Comme la soirée était âpre, et que j'avais très froid, je pensais à me réconforter, en dînant tout de suite; et comme j'avais des heures de tristesse et de solitude devant moi avant de rentrer au Temple, je me promis, après le dîner d'aller au théâtre. Le théâtre où M. Wopsle avait remporté son incontestable triomphe était de ce côté de l'eau (il n'existe plus nulle part aujourd'hui), et c'est à ce théâtre que je résolus d'aller. Je savais que M. Wopsle n'avait pas réussi à faire revivre le drame, mais qu'il avait au contraire aidé à sa décadence. On l'avait vu annoncé modestement sur les affiches comme un nègre fidèle à côté d'une petite fille de noble naissance et d'un singe. Herbert l'avait vu remplir le rôle d'un Tartare rapace et facétieux, avec une tête rouge comme une brique et un chapeau impossible tout couvert de sonnettes.

Je dînai à l'endroit qu'Herbert et moi nous appelions la gargote géographique, où il y avait une mappemonde sur les rebords des pots à bière et sur chaque demi-mètre de la nappe, et des cartes tracées avec le jus sur chaque couteau,—aujourd'hui, c'est à peine s'il y a une seule gargote dans le domaine du Lord Maire qui ne soit pas géographique,—et je passai le temps à faire des boulettes de mie de pain, à regarder les becs de gaz, et à cuire dans la chaude atmosphère des dîners. Bientôt je me levai pour me rendre au théâtre.

Là je vis un vertueux maître d'équipage au service de Sa Majesté, excellent homme, bien que j'eusse pu lui désirer un pantalon moins serré dans certains endroits et plus serré dans d'autres, qui enfonçait tous les petits chapeaux des hommes sur leurs yeux, quoiqu'il fût très généreux et brave, et qu'il eût désiré que personne ne payât d'impôts, et qu'il fût très patriote. Ce maître d'équipage avait un sac d'argent dans sa poche, qui faisait l'effet d'un pudding dans son linge[14], et avec cet avoir, il épousait une jeune personne versée dans les fournitures de literie, au milieu de grandes réjouissances; toute la population de Portsmouth (au nombre de neuf au dernier recensement) se tournait vers la plage pour se frotter les mains, échanger des poignées de mains avec les autres et chanter à tue-tête: «Remplissez nos verres!

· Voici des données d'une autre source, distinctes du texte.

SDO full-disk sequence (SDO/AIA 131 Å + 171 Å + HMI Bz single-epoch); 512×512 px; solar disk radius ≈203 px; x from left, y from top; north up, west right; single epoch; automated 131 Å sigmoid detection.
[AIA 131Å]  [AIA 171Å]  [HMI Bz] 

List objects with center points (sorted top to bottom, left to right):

Remplissez nos verres!» Un certain balayeur de navires, au teint foncé, qui ne voulait ni boire ni rien faire de ce qu'on lui proposait, et dont le cœur, disait ouvertement le maître d'équipage, devait être aussi noir que la figure, proposa à deux autres de ses camarades de mettre dans l'embarras tous ceux qui étaient là, ce qui fut si bien exécuté (la famille du balayeur ayant une influence politique considérable), qu'il fallut une demi-soirée pour arranger les choses, et alors tout fut mené par l'intermédiaire d'un petit épicier avec un chapeau blanc, des guêtres noires, un nez rouge, qui entra dans une horloge avec un gril à la main pour écouter, sortir et frapper par derrière avec son gril ceux qu'il ne pouvait pas convaincre de ce qu'il avait entendu. Ceci amena M. Wopsle (dont on n'avait pas encore entendu parler); il entra portant une étoile et une jarretière, comme grand plénipotentiaire envoyé par l'amirauté, pour dire que les balayeurs devaient aller en prison sur le champ, et qu'il apportait le pavillon anglais au maître d'équipage, comme un faible témoignage des services publics qu'il avait rendus. Le maître d'équipage, ému pour la première fois, essuya respectueusement son œil avec le pavillon; puis, éclatant de joie, et s'adressant à M. Wopsle:

«Avec la permission de Votre Honneur, dit-il, je sollicite l'autorisation de lui offrir la main.»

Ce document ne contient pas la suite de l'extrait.